While the study findings confirmed Long’s hypothesis that resilience would negatively correlate with alcohol use disorder, she said she was surprised by how large of an effect it had. Further, the personality trait had a quadratic effect: “Once you reach a certain point on the resilience scale, the protective effect doesn’t keep going down,” Long said. “That indicates that you just have to function ‘well enough’ to experience the protective benefits of resilience against alcohol use disorder development.”
The study also included 5,765 twin pairs.
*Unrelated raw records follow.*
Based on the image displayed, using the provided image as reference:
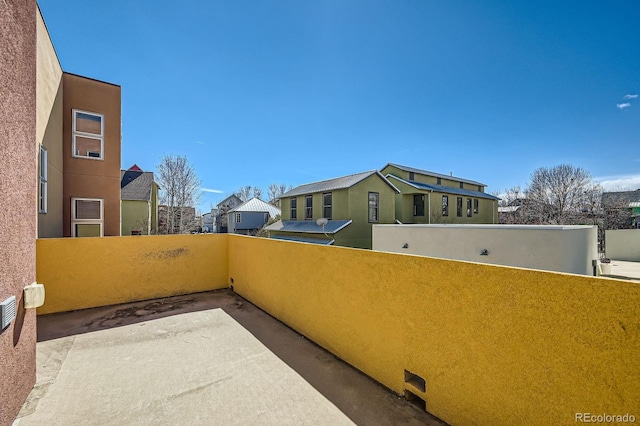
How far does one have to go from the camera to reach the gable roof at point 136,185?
19.3 metres

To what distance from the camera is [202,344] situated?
14.1 ft

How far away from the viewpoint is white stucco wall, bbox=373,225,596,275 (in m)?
5.94

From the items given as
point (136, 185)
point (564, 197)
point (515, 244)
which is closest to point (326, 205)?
point (515, 244)

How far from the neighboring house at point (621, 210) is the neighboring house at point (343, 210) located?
942 inches

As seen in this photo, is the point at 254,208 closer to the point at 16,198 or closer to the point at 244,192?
the point at 244,192

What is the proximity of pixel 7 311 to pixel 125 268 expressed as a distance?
4.73 metres

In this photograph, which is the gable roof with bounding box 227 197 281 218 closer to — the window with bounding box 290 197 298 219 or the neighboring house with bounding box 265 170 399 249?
the window with bounding box 290 197 298 219

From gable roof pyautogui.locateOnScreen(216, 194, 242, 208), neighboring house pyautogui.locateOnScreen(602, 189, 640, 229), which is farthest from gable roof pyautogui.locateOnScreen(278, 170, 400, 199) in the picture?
gable roof pyautogui.locateOnScreen(216, 194, 242, 208)

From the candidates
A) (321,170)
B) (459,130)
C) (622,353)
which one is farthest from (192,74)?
(321,170)

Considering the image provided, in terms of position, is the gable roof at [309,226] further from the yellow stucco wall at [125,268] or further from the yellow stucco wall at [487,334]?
the yellow stucco wall at [487,334]

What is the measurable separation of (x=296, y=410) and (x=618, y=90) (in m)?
17.8

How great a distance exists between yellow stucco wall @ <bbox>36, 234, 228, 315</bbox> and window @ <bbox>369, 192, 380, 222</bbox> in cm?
947

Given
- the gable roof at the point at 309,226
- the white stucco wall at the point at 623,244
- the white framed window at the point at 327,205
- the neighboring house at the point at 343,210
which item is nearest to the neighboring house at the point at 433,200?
the neighboring house at the point at 343,210

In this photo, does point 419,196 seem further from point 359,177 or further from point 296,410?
point 296,410
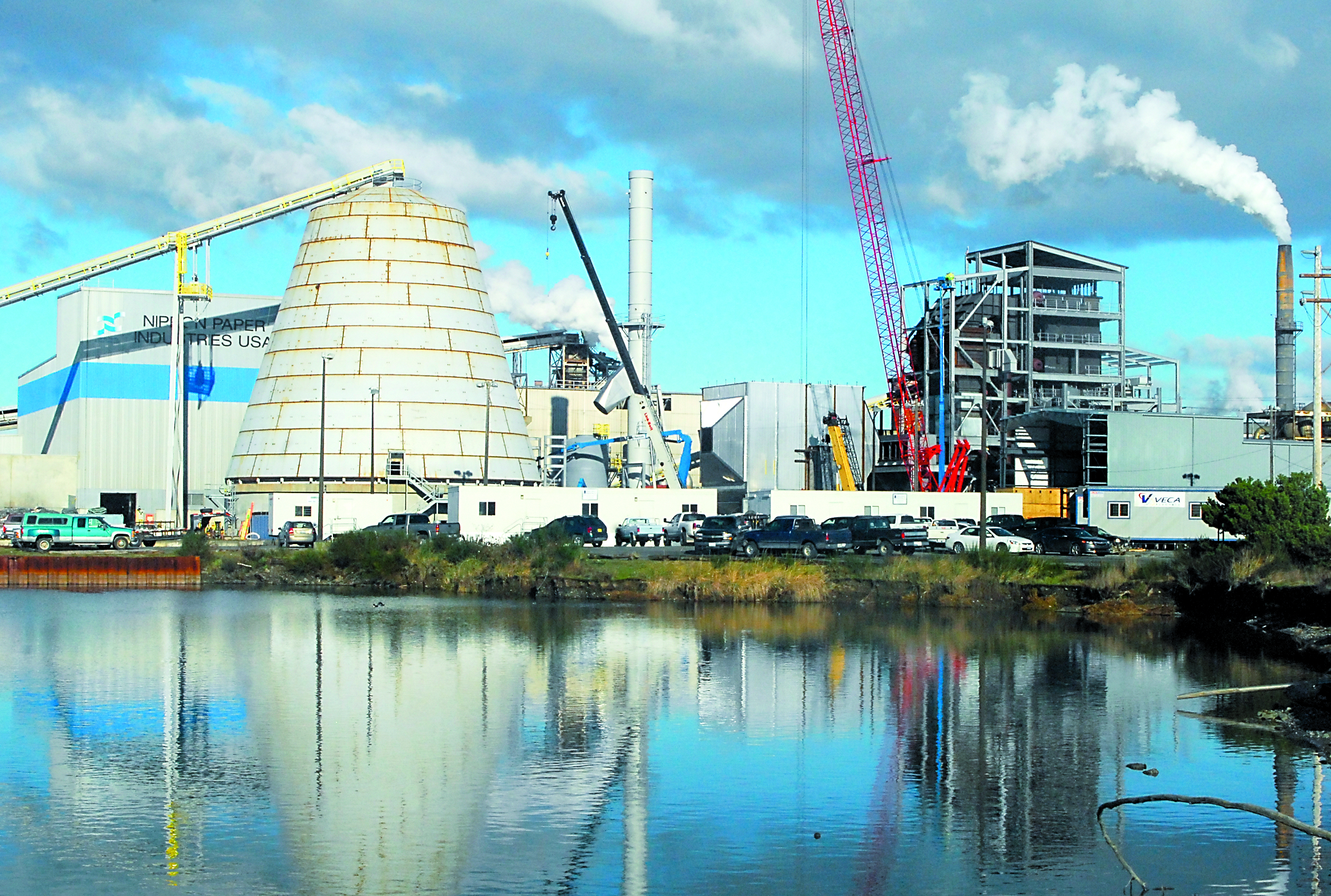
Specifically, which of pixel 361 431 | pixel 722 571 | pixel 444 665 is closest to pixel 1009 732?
pixel 444 665

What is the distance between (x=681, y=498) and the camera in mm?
77938

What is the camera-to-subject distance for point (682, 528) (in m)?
72.0

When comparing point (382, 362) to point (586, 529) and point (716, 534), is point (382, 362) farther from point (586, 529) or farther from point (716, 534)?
point (716, 534)

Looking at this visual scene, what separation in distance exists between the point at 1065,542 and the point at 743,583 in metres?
20.8

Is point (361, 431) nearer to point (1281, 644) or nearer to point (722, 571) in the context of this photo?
point (722, 571)

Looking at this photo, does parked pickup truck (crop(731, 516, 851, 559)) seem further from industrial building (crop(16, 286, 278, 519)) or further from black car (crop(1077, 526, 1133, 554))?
industrial building (crop(16, 286, 278, 519))

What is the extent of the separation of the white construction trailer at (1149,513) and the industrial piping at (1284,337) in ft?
54.3

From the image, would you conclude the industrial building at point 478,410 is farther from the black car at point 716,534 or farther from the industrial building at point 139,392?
the black car at point 716,534

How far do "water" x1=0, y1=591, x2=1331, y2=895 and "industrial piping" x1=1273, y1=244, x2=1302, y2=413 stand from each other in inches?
2153

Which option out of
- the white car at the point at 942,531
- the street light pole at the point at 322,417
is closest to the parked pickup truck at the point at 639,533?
the white car at the point at 942,531

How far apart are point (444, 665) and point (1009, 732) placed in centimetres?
1235

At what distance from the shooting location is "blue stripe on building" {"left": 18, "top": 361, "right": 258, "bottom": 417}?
337 ft

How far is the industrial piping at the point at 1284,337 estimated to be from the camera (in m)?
81.8

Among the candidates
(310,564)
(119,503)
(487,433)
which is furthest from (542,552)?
(119,503)
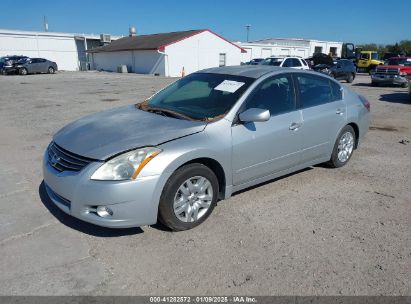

It found the relationship between resilience and alcohol use disorder to be largely attributable to overlapping genetic and shared environmental factors. The twin-based findings suggest the relationship between resilience and alcohol use disorders is not causal, but can be better explained by common genetic and environmental influences on drinking behavior.
“If we understand that similar genes are involved in protecting against alcohol use disorder and having increased resilience, then we have a place to look for the shared genes,” Long said. “That opens the door to further studies. Ultimately, the goal is to improve prevention efforts.”